Ci sono stati governi progressisti, ma mai apertamente di sinistra. Con la guerriglia delle FARC, questa opzione politica è stata associata alla violenza. La militanza di Petro nell’M-19, una guerriglia urbana a vocazione democratica, aiuta a mantenere quello stigma. Ciò che è considerato normale in altri paesi, come le proteste per le strade, è descritto in Colombia come un atto di pericolosa sovversione.
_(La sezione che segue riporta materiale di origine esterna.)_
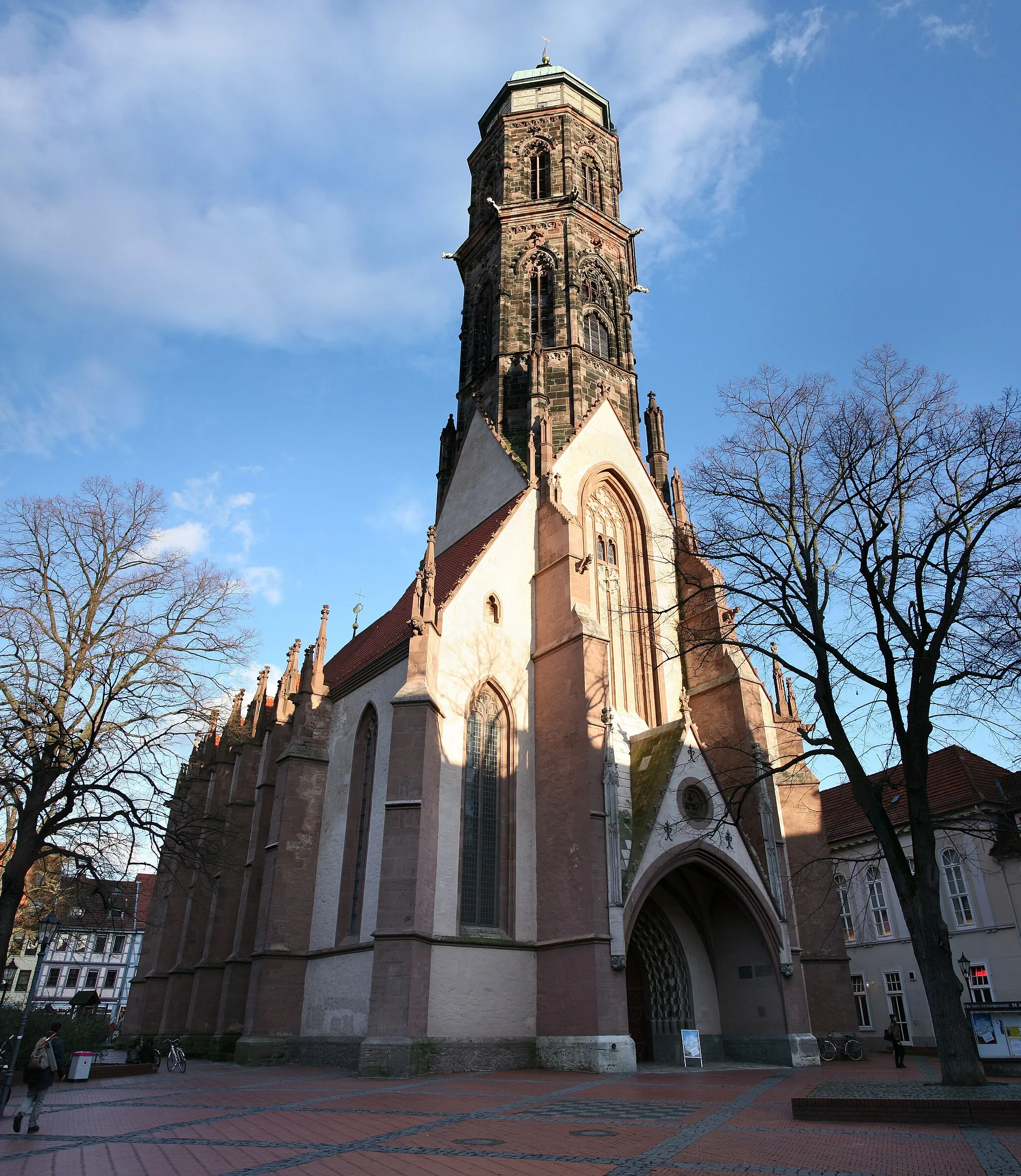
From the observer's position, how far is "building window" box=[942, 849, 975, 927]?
24.8 meters

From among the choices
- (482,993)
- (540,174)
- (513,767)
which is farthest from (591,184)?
(482,993)

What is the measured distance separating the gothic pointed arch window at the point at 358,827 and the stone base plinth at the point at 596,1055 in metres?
5.15

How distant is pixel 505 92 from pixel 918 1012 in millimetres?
36486

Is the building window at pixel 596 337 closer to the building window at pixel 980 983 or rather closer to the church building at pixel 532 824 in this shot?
the church building at pixel 532 824

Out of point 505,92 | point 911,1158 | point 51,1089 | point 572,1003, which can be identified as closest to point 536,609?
point 572,1003

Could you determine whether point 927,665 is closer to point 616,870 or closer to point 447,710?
point 616,870

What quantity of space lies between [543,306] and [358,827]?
1821 cm

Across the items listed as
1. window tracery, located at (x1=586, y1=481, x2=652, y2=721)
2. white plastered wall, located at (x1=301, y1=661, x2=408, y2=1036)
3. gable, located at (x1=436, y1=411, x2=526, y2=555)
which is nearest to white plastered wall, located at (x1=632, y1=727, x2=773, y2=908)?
window tracery, located at (x1=586, y1=481, x2=652, y2=721)

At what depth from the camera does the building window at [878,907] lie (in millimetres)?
27750

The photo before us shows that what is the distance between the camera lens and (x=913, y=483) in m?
13.0

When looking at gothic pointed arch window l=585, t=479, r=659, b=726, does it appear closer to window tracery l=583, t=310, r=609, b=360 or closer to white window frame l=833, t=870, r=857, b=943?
window tracery l=583, t=310, r=609, b=360

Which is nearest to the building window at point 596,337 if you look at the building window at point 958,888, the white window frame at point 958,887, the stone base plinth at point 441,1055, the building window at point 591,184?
the building window at point 591,184

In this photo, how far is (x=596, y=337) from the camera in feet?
94.1

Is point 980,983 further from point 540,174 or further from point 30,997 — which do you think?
point 540,174
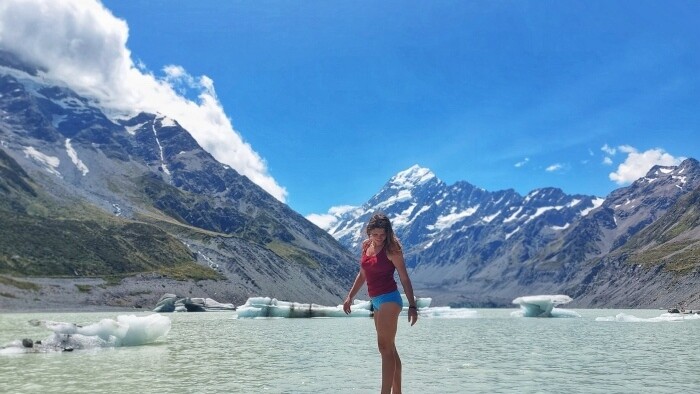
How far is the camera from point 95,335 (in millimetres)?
36094

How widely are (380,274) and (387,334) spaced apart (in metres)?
1.35

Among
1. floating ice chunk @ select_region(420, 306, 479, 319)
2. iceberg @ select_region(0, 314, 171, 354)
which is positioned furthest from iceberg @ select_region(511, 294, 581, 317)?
iceberg @ select_region(0, 314, 171, 354)

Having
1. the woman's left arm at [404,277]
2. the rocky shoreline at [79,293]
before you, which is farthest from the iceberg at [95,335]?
the rocky shoreline at [79,293]

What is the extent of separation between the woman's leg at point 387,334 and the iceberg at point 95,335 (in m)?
25.8

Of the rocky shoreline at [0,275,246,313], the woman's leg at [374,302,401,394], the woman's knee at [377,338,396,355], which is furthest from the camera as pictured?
the rocky shoreline at [0,275,246,313]

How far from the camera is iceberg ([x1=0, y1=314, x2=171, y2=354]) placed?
1251 inches

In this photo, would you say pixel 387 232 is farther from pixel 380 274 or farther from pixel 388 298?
pixel 388 298

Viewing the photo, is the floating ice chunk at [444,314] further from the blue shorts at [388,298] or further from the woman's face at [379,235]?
the woman's face at [379,235]

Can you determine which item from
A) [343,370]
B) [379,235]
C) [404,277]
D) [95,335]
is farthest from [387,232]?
[95,335]

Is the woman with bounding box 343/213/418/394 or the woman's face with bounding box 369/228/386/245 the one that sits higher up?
the woman's face with bounding box 369/228/386/245

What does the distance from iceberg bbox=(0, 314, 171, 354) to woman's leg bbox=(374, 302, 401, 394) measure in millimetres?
25777

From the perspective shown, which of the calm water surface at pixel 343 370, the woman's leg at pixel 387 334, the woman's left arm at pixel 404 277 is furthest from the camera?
the calm water surface at pixel 343 370

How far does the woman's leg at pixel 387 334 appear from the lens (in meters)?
12.9

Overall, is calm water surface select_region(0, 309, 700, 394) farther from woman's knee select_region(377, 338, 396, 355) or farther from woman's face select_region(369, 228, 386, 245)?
woman's face select_region(369, 228, 386, 245)
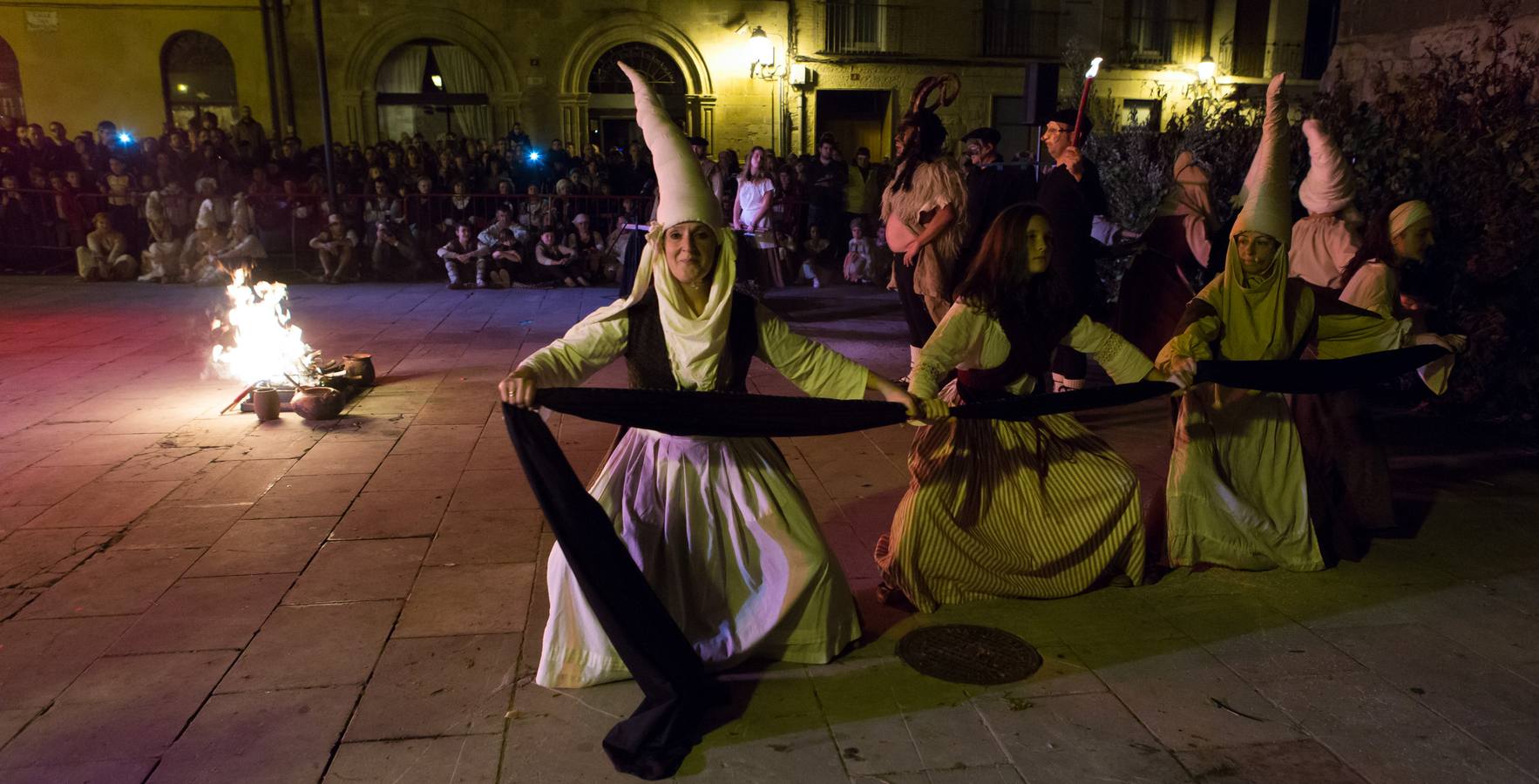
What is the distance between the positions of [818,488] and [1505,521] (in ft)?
11.4

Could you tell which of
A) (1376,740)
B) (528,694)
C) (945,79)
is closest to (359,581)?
(528,694)

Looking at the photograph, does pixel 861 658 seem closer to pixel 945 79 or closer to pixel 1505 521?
pixel 1505 521

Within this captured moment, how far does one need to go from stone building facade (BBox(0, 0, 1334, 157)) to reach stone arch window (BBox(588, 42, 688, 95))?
0.14ft

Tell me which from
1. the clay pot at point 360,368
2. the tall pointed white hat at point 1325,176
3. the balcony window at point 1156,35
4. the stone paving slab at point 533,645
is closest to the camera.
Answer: the stone paving slab at point 533,645

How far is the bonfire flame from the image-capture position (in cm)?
758

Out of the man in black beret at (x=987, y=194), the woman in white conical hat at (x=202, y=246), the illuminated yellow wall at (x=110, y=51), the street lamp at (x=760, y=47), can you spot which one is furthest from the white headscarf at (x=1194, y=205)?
the illuminated yellow wall at (x=110, y=51)

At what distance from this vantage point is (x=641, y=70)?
67.8 ft

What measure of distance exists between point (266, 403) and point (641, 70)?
604 inches

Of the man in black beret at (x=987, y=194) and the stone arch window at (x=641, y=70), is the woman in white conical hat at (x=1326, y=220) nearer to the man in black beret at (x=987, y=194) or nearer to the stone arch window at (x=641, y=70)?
the man in black beret at (x=987, y=194)

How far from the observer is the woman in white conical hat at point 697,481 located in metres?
3.31

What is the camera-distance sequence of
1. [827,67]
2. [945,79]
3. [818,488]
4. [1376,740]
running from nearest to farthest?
[1376,740], [818,488], [945,79], [827,67]

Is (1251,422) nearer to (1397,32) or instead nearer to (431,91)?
(1397,32)

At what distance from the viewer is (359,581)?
4.28m

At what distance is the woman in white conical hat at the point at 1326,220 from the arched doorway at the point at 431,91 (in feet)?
58.0
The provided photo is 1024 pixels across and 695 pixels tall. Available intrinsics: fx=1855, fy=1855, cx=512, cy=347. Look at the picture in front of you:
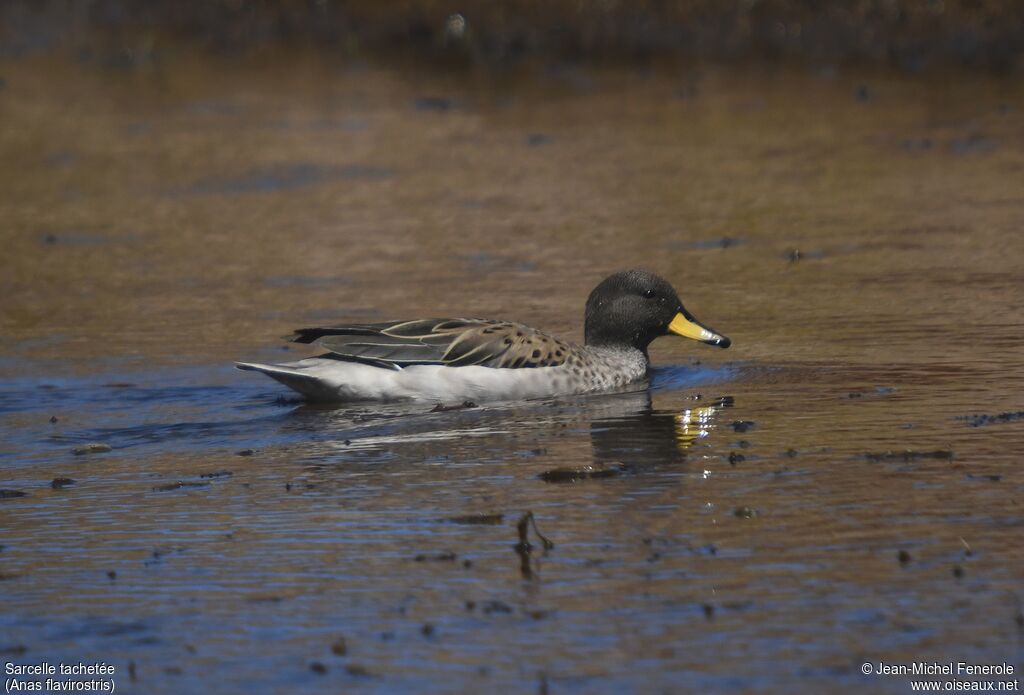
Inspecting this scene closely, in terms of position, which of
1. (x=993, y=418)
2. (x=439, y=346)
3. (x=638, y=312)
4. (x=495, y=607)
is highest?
(x=638, y=312)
Petro ha interiorizzato che questo e nessun altro è il suo momento, il momento della verità. Sarebbe ironico se fosse sconfitto da un candidato più populista di quanto non fosse quando ha abbracciato dottrine più sbilenche. In ogni caso, essere arrivati così lontano significa sostenere che governi di diversi colori possono alternarsi nel Paese senza che ciò comporti una tragedia.